▸ TAREFA 1
Responda com base no texto apresentado:
(a) Que dois adjetivos o texto usa para qualificar o Estado?
(b) Por quantos dos últimos 20 anos o partido mencionado governou o País?
(c) O que une a sociedade, segundo o texto?
▸ TAREFA 2
Como fica em inglês esta frase do texto apresentado: "A sociedade, uma das mais desiguais do mundo, está unida pelo medo à violência e dividida pela radicalização política."?
### TEXTO APRESENTADO
Mas, apesar disso, os índices de crescimento econômico, de saúde ou educação são cronicamente medíocres. O Estado, paquidérmico e ineficiente, é um sorvedouro de recursos saqueados dia e noite por legiões de políticos patrimonialistas, clientelistas e corporativistas. A sociedade, uma das mais desiguais do mundo, está unida pelo medo à violência e dividida pela radicalização política. Refletindo as causas e sintomas desse persistente mal-estar, as últimas eleições – mesmo num cenário de desemprego elevado, indústria estagnada, inflação acelerada e contas públicas desancoradas – foram uma batalha campal cujo rastro foi um deserto de propostas jamais visto desde a redemocratização. E, em tudo isso, qual é a parcela de responsabilidade do partido que governou o País por 14 dos últimos 20 anos? Segundo seu líder máximo, nenhuma. Ao contrário, se o Brasil não é o céu na terra, é porque o inferno são os outros.
######
### DADOS DISPONÍVEIS
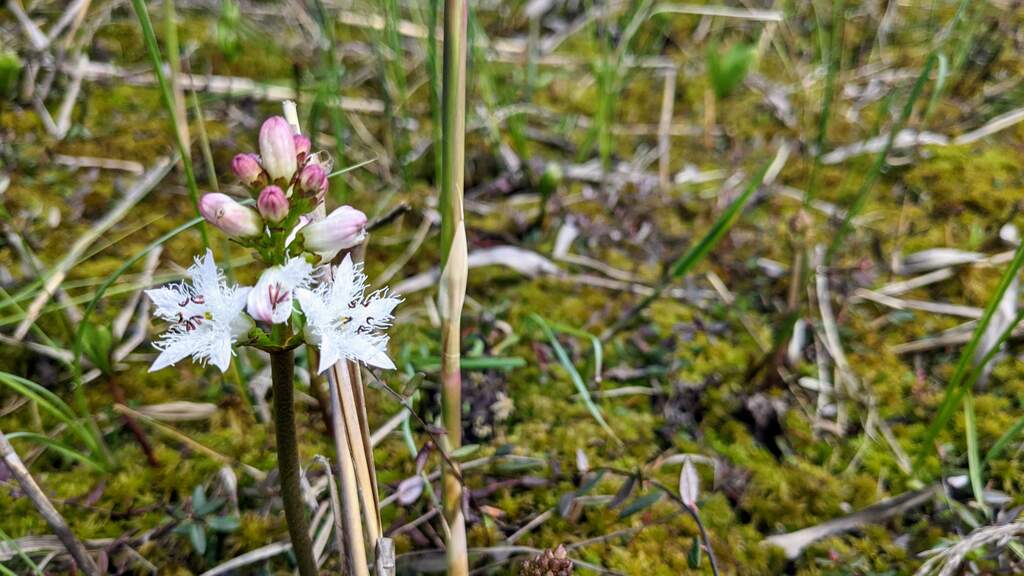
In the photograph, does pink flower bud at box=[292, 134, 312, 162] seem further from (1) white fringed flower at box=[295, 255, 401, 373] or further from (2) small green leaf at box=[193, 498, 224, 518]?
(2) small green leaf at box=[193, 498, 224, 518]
######
### DADOS DISPONÍVEIS
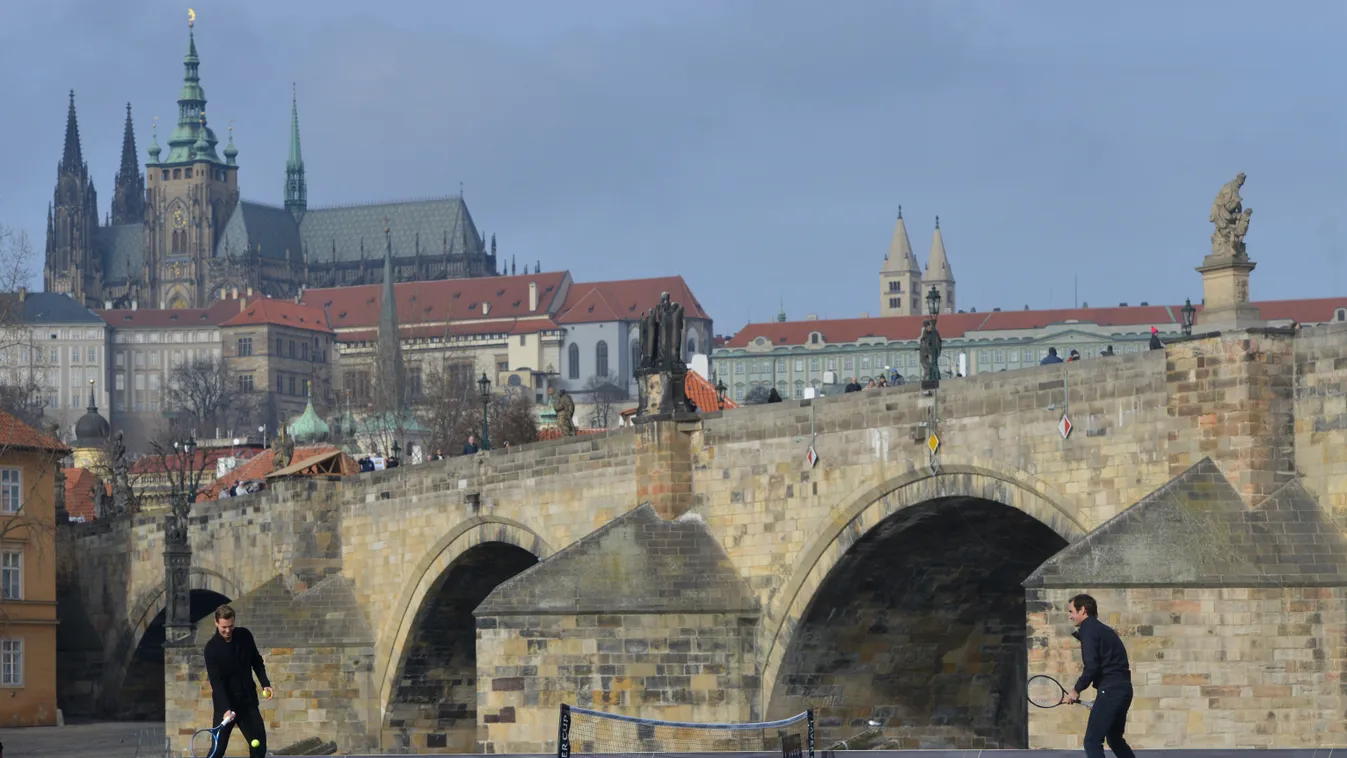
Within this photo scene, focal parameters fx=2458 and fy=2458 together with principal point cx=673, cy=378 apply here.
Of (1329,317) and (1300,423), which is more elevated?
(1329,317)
######
▸ RESULTADO DO EXERCÍCIO 1
(a) Paquidérmico e ineficiente.
(b) Por 14 anos.
(c) O medo à violência.

▸ RESULTADO DO EXERCÍCIO 2
Society, one of the most unequal in the world, is united by fear of violence and divided by political radicalization.